Another significant hurdle to using crypto to pay workers is the fact it can fluctuate, significantly, in value over short periods of time.

“In 2010, one bitcoin was worth about nine cents U.S.,” said Hyde. “In 2021, it was worth about $68,000. Almost exactly a year ago, it was worth $20,000. And today, as we speak, it’s trading at $61,430 U.S.”

That volatility can cause headaches when it comes to things like overtime and vacation pay, he said.

“It’s very difficult, until it’s recognized as legal tender,” said Hyde. His advice to employers is to not go down the payment by crypto road when it comes to wages.

“I would recommend they don’t do it now, unless it’s by way of a bonus,” he said. “And by bonus, I mean a discretionary bonus.”

Another option would be to facilitate turning a cash bonus into cryptocurrency, if that’s what the worker wants to do with the money.

“That might be fine, but it has to be defined first as basic wages, a salary, and then allow the employees to convert,” said Hyde.

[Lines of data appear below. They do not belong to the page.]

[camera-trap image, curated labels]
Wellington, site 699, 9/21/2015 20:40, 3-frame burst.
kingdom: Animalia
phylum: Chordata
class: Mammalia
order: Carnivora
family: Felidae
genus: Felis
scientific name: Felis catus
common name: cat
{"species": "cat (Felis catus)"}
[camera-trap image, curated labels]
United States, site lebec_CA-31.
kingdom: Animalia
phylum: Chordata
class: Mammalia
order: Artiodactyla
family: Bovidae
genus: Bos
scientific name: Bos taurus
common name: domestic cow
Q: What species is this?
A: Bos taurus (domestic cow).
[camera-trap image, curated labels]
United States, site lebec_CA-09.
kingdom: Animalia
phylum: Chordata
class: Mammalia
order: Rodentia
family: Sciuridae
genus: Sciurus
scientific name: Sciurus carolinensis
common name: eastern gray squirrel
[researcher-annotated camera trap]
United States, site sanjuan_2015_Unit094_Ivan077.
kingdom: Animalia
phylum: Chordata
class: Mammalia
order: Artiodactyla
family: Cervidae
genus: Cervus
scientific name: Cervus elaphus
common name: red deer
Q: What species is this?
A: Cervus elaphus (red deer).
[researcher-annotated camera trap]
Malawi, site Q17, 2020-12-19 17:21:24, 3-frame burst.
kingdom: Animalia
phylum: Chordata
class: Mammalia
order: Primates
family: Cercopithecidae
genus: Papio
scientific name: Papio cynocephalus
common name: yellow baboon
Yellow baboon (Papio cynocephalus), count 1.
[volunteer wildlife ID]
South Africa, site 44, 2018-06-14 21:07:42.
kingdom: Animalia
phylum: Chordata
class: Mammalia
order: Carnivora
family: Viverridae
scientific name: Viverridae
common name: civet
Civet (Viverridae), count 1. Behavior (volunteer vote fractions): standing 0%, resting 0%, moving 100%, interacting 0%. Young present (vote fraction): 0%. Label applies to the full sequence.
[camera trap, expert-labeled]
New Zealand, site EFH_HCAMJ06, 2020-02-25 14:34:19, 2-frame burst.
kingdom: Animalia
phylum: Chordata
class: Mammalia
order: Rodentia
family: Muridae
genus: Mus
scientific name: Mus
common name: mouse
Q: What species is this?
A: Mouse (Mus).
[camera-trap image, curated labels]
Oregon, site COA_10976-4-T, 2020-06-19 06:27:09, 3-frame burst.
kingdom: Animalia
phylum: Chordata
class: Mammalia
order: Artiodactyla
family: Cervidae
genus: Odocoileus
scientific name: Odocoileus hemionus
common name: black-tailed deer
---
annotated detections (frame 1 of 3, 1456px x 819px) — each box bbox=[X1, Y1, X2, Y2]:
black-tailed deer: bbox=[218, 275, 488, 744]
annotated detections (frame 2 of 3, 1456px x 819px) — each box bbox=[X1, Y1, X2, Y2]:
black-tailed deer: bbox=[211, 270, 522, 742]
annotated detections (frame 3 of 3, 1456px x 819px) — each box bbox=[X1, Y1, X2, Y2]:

There are also potential tax implications for the worker to consider. For example, if an employee is awarded one bitcoin as a bonus — and it was valued at $20,000 at the time, but then soared in value to $60,000, there could be significant tax owing on the gain if it’s not in some kind of protected investment like a TFSA, he said.

“But it’s a double-edged sword. The value of crypto upon receipt could increase the next day, and it could be a significant benefit,” said Hyde. “It could fall, too. And that’s where you run into compliance issues as an employer.”